These are free verse, imagiste poems. In the group “Sun-up,” the poet sees the world through a child’s eyes and gives us glimpses of a child’s soul. All the poems express modernity, a free spirit and a turbulent world. They are grouped under the headings: Sun-up; Monologues; Windows; Secrets; Portraits; Sons of Belial; Reveille—the last group containing lines to Alexander Berkman, to Emma Goldman and to Larkin.


“No adult knows what little girls think about, but one is willing to believe that it is approximately what he finds here, where Freud rather than Plato is read back into the infant mind.” D. M.
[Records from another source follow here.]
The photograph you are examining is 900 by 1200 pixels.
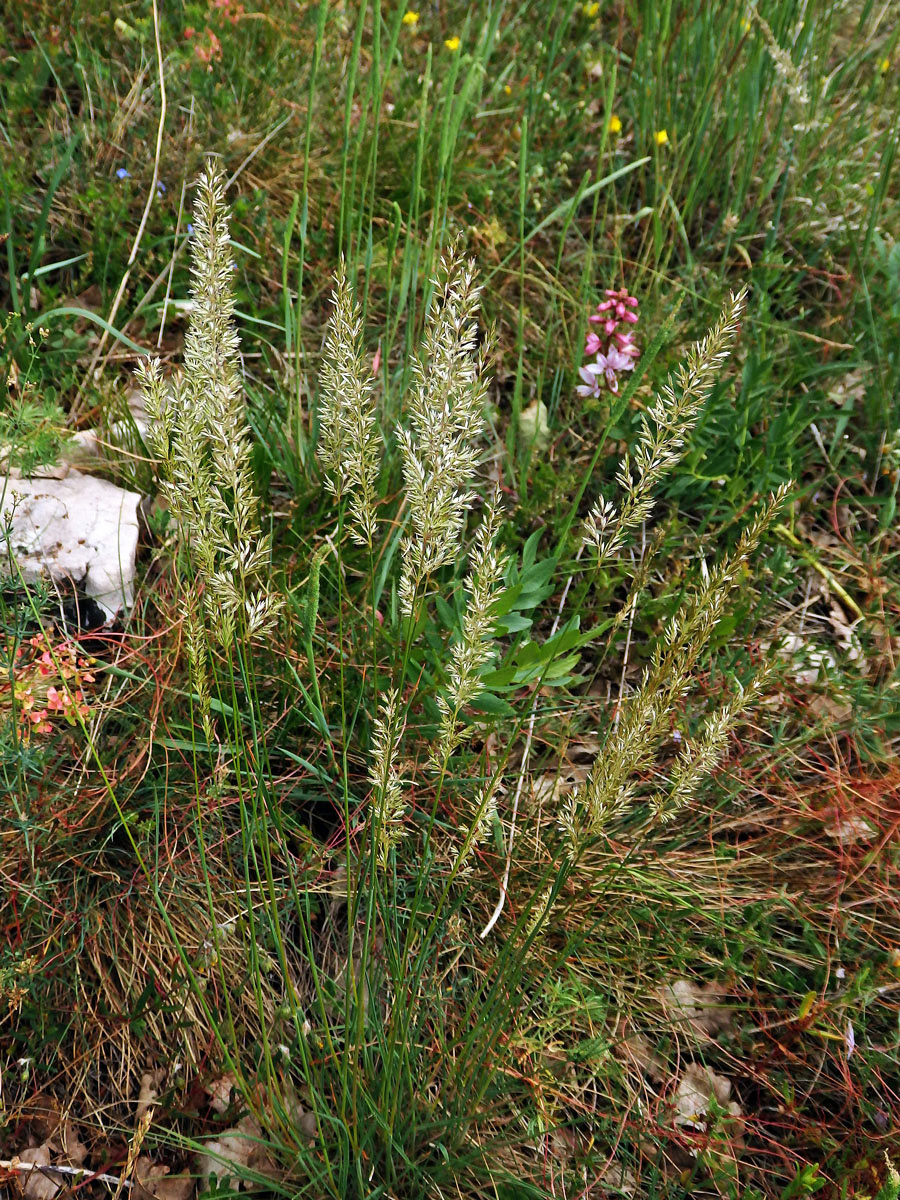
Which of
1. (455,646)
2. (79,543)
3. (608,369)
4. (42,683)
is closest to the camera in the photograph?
(455,646)

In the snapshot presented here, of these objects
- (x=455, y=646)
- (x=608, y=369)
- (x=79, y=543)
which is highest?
(x=455, y=646)

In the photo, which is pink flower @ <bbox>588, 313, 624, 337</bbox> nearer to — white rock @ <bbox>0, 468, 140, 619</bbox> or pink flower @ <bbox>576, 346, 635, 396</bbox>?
pink flower @ <bbox>576, 346, 635, 396</bbox>

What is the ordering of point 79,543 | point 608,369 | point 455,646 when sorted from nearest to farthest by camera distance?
point 455,646
point 79,543
point 608,369

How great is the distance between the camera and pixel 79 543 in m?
2.31

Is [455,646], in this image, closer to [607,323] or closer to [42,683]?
[42,683]

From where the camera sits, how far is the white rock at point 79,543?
2.34 meters

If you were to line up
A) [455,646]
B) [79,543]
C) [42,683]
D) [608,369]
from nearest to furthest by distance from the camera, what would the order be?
1. [455,646]
2. [42,683]
3. [79,543]
4. [608,369]

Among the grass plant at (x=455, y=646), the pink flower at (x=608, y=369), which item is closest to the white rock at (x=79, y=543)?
the grass plant at (x=455, y=646)

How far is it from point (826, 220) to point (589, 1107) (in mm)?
2956

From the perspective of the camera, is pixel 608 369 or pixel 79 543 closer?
pixel 79 543

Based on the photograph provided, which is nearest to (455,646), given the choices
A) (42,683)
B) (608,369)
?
(42,683)

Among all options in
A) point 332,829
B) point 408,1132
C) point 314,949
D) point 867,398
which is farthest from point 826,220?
point 408,1132

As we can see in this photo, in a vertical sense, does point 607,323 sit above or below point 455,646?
below

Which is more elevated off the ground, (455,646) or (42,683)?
(455,646)
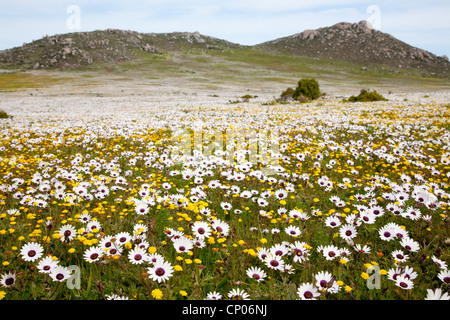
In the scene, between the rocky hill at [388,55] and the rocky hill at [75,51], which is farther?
the rocky hill at [388,55]

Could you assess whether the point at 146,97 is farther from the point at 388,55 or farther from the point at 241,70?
the point at 388,55

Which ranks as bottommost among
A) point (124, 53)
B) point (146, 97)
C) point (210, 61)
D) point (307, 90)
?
point (307, 90)

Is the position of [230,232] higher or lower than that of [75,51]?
lower

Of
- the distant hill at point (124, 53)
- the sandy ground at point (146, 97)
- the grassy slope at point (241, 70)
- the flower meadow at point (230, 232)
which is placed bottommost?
the flower meadow at point (230, 232)

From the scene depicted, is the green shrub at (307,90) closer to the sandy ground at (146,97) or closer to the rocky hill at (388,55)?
the sandy ground at (146,97)

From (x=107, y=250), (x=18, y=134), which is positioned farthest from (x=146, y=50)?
(x=107, y=250)

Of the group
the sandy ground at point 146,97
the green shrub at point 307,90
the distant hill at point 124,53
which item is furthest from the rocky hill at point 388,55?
the green shrub at point 307,90

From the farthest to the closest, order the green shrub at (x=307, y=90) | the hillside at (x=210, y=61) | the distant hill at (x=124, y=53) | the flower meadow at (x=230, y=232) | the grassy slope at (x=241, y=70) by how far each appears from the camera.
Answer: the distant hill at (x=124, y=53), the hillside at (x=210, y=61), the grassy slope at (x=241, y=70), the green shrub at (x=307, y=90), the flower meadow at (x=230, y=232)

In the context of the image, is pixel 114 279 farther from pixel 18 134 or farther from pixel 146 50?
pixel 146 50

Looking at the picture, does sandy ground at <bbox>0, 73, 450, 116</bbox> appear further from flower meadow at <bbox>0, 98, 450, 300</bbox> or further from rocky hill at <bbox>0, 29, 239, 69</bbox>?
rocky hill at <bbox>0, 29, 239, 69</bbox>

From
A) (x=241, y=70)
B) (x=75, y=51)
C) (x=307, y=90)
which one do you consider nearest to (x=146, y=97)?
(x=307, y=90)

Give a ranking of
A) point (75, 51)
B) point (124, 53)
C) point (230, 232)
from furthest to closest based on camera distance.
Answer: point (124, 53)
point (75, 51)
point (230, 232)

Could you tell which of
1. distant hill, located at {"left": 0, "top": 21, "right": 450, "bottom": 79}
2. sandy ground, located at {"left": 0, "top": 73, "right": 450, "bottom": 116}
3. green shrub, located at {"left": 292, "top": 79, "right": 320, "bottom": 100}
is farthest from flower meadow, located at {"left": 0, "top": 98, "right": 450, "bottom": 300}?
distant hill, located at {"left": 0, "top": 21, "right": 450, "bottom": 79}

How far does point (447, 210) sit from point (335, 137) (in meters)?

+ Nation 112:sup244 F 9 ’21 340w

“The series of poems from which the book takes its name are vividly poignant renderings of the child-mind, intimate in their apperception and flaring forth in arresting magic and color at times. Her method is free verse, but it is a distinct free verse. It is the sudden throwing of vivid phrases before one that conjure up limitless thoughts.” H. S. Gorman

+ N Y Times p11 Ja 9 ’21 520w

RIDSDALE, KNOWLES. Gate of fulfillment. *$1.50 (4c) Putnam

20–6634

A story told in letters. Margaret Bevington, a very charming and brilliant widow, answers an unusual advertisement calling for a secretary for an invalid. The invalid, who is also a misogynist, sends her a caustic reply declining her services, but a correspondence develops out of the incident. Later, learning that the secretary he had preferred to her had proved incompetent, she applies in person under an assumed name and is engaged. She then leads a double life, as staid, prim Martha Pratt and as witty Margaret Bevington, and the misogynist finds himself falling in love with two women. The tonic good sense of one and the mental stimulus of the other do their work. He is restored to health to learn that the two characters who have meant so much to him combine into one person.